** Given data **
—————

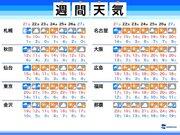 週間天気 日曜日は関東や東海で春の嵐 雨の後は一時的に気温下がる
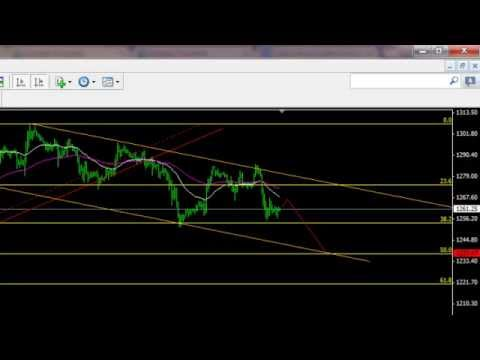 Gold trading strategy 2/4/2015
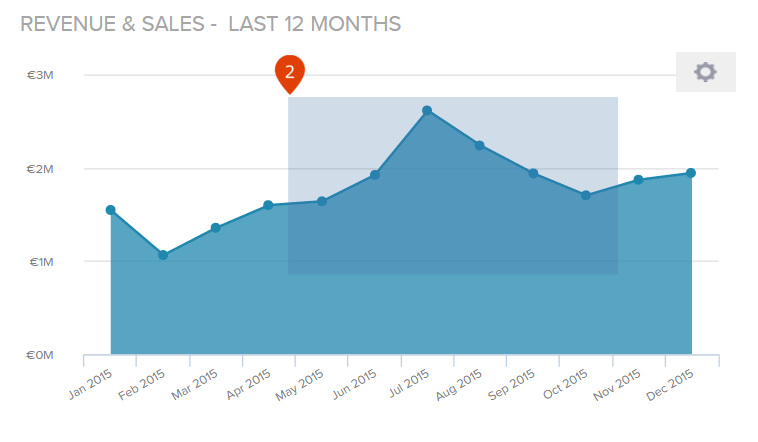 how to apply a zoom to a chart on a dashboard in datapine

—————

** What is expected **
Your answer should set down the listing verbatim and leave out its images.

** Answer section **
 週間天気 日曜日は関東や東海で春の嵐 雨の後は一時的に気温下がる
 Gold trading strategy 2/4/2015
 how to apply a zoom to a chart on a dashboard in datapine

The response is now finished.